Esto no implica rechazar el uso de estas herramientas. Sería absurdo negar los beneficios de las tecnologías digitales modernas. Más bien, el desafío está en diversificar nuestra dependencia y generar capacidades propias, lo que requiere voluntad política, planificación estratégica y articulación regional.
En los últimos años, el avance de un mundo multipolar, en el que distintas potencias buscan hegemonía regional y global, ha generado una oferta más variada de tecnología: sistemas operativos alternativos, satélites de navegación no dependientes del GPS norteamericano (como el sistema BeiDou chino o el Galileo europeo), y nuevos estándares de conectividad e inteligencia artificial provenientes de diversas potencias. Este crecimiento de la oferta puede reducir la dependencia extrema a un solo país o bloque y abrir espacios para el desarrollo tecnológico propio y complementario.

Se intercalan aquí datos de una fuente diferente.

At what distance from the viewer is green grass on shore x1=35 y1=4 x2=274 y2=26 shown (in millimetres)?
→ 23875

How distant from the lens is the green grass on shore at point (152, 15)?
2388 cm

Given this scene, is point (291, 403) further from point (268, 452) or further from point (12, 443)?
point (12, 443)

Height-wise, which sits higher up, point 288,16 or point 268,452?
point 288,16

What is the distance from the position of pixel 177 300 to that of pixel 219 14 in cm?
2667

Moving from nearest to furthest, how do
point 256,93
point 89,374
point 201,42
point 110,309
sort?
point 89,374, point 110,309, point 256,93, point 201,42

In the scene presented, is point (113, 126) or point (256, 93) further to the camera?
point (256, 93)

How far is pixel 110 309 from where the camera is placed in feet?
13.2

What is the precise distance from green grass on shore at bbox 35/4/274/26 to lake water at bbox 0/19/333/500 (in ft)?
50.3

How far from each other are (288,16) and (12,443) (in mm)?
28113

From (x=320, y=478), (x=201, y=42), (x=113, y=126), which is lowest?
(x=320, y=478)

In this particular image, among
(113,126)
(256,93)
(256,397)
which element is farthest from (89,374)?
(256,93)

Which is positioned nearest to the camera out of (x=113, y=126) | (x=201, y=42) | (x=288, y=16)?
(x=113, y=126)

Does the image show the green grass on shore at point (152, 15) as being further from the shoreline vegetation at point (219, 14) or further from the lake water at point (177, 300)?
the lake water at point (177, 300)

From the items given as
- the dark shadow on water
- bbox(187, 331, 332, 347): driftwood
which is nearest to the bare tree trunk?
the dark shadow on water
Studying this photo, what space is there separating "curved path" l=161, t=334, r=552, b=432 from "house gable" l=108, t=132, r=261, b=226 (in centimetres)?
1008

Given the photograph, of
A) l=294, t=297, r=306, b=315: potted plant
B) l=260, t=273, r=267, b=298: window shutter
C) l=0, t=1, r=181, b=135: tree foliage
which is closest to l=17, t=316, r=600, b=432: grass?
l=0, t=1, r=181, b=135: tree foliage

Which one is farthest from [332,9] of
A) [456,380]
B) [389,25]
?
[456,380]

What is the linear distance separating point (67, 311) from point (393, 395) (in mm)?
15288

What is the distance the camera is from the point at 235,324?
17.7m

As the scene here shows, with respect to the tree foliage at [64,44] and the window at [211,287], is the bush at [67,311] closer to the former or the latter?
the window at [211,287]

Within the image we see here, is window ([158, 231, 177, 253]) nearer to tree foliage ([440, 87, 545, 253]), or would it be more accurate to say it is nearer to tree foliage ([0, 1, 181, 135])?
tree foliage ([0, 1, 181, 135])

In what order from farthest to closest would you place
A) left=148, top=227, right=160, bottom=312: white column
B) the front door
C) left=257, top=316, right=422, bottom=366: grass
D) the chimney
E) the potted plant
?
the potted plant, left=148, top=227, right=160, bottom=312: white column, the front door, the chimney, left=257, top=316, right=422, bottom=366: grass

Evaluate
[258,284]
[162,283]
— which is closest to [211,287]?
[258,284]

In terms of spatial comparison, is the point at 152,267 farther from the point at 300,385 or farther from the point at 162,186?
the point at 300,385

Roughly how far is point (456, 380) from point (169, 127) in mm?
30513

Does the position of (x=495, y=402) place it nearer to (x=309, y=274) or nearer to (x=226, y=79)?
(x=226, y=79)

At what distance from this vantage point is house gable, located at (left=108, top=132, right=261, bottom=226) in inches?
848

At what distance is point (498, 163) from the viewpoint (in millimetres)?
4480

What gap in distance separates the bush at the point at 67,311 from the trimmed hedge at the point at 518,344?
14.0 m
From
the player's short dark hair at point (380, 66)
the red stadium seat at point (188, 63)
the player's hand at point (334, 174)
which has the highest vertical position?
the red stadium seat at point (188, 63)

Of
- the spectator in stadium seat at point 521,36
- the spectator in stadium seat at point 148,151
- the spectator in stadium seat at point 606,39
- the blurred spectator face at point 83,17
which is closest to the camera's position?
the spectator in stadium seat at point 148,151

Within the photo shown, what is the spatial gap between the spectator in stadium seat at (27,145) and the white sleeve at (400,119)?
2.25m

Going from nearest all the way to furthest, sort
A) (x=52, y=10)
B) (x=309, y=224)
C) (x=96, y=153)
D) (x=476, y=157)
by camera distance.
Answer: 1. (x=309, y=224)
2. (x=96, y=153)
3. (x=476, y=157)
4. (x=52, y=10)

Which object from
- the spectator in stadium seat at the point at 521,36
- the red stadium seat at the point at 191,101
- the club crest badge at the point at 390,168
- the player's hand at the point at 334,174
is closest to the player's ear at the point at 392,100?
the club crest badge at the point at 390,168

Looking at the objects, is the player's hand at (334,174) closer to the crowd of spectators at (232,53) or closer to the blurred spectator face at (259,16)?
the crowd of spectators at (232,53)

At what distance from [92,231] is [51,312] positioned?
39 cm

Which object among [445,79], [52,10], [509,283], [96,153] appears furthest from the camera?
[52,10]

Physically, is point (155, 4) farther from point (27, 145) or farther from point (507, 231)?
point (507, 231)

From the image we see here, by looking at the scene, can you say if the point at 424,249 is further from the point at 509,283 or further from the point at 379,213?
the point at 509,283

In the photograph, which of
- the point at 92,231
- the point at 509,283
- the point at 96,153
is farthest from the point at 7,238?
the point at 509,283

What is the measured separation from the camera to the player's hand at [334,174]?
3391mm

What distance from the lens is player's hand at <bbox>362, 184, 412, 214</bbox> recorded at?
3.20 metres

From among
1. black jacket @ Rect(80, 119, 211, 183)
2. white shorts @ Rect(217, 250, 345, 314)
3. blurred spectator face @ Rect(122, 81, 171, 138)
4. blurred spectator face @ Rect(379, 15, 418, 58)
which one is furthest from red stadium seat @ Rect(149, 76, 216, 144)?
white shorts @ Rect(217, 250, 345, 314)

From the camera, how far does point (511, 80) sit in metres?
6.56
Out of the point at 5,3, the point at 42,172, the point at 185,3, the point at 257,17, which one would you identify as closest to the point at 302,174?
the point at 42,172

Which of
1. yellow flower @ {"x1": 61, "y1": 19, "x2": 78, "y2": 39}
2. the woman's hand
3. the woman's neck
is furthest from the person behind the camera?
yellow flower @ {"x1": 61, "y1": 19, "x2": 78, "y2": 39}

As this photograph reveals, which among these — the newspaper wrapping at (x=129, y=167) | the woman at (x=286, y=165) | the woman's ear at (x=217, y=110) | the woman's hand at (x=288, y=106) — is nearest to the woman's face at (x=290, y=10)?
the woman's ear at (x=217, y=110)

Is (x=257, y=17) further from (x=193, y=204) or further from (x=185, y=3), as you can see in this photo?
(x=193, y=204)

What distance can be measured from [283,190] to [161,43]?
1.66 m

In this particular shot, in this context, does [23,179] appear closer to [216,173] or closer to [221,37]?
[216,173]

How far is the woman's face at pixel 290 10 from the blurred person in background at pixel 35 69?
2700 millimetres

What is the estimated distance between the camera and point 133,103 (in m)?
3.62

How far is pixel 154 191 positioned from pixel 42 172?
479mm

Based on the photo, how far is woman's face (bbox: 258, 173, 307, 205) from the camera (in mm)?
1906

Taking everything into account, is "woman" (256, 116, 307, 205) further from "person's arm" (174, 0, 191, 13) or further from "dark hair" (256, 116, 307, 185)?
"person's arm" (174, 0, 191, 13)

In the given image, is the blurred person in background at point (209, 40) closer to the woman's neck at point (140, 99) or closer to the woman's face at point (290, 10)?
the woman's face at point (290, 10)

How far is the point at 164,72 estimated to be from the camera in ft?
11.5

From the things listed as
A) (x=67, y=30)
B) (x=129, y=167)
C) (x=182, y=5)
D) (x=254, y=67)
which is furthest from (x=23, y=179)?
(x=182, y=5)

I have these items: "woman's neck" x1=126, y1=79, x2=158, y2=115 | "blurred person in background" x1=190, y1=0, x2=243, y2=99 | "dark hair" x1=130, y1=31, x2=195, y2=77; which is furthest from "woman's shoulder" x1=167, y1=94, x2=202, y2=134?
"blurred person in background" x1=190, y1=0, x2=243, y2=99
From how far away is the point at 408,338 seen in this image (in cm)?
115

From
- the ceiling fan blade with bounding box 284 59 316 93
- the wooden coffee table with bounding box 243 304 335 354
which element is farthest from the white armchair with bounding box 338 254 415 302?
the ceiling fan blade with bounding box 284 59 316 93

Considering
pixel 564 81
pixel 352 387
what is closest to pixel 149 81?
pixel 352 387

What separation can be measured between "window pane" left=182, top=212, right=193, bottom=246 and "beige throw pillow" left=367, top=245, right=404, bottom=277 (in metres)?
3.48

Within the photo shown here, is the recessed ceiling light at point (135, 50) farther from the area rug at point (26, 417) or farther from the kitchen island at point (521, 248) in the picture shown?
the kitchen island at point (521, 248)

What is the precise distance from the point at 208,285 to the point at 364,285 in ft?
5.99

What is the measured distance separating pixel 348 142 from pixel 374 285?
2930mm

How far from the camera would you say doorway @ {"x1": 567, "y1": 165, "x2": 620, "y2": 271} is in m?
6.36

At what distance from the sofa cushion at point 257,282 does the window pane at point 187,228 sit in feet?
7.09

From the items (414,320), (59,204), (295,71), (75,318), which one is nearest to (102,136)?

La Unión Europea, por ejemplo, ha planteado abiertamente su interés por alcanzar una “autonomía estratégica”, no solo energética y militar, sino también tecnológica, frente al nuevo escenario internacional, en el que su principal aliado (EE. UU.) muestra señales de repliegue estratégico e incertidumbre política interna. Aunque todavía utiliza la infraestructura de grandes corporaciones estadounidenses, ha comenzado a consolidar proyectos propios en semiconductores, ciberseguridad e inteligencia artificial, con la mira puesta en una independencia gradual y pragmática.
Diversificar, más que aislarse, es la clave. China, por su parte, ha trabajado durante años en reducir su dependencia tecnológica. Uno de sus mayores logros ha sido el desarrollo de BeiDou, una constelación de satélites que ya reemplaza al GPS en sus operaciones nacionales y se ofrece como alternativa a países aliados o socios estratégicos. Esto no solo refuerza su soberanía, sino que proyecta poder blando a nivel global.
América Latina, sin embargo, aún está lejos de plantear agendas que permitan avanzar en este camino. La ausencia de planificación en los distintos países de la región en materia de ciencia y tecnología, sumada a estructuras productivas débiles y fragmentadas, mantiene a Latinoamérica en una posición subordinada. La inversión en investigación y desarrollo (I+D), además, sigue siendo marginal en comparación con otras regiones: mientras países como Corea del Sur destinan más del 4 % de su PBI a I+D, en el Perú, por ejemplo, la inversión pública y privada apenas roza el 0.2 %.
Lograr autonomía tecnológica requiere crear las condiciones para una mayor participación del sector privado en el desarrollo científico, fortalecer los espacios académicos de educación básica y superior con herramientas tecnológicas y digitales, fomentar la cooperación regional y establecer políticas públicas que potencien el ecosistema de innovación.
La inteligencia artificial —y la velocidad con la que avanza— puede agravar aún más la brecha entre los países dependientes y los productores de tecnología. Pero también representa una oportunidad para quienes sepan adaptarse, especializarse y coordinarse. La seguridad nacional ya no se define solo por fronteras geográficas o capacidades militares, sino también por la capacidad de proteger y gestionar autónomamente la información, los sistemas críticos y las infraestructuras digitales.
Avanzar hacia una mayor soberanía tecnológica es una tarea ineludible para cualquier Estado que aspire a decidir su propio destino.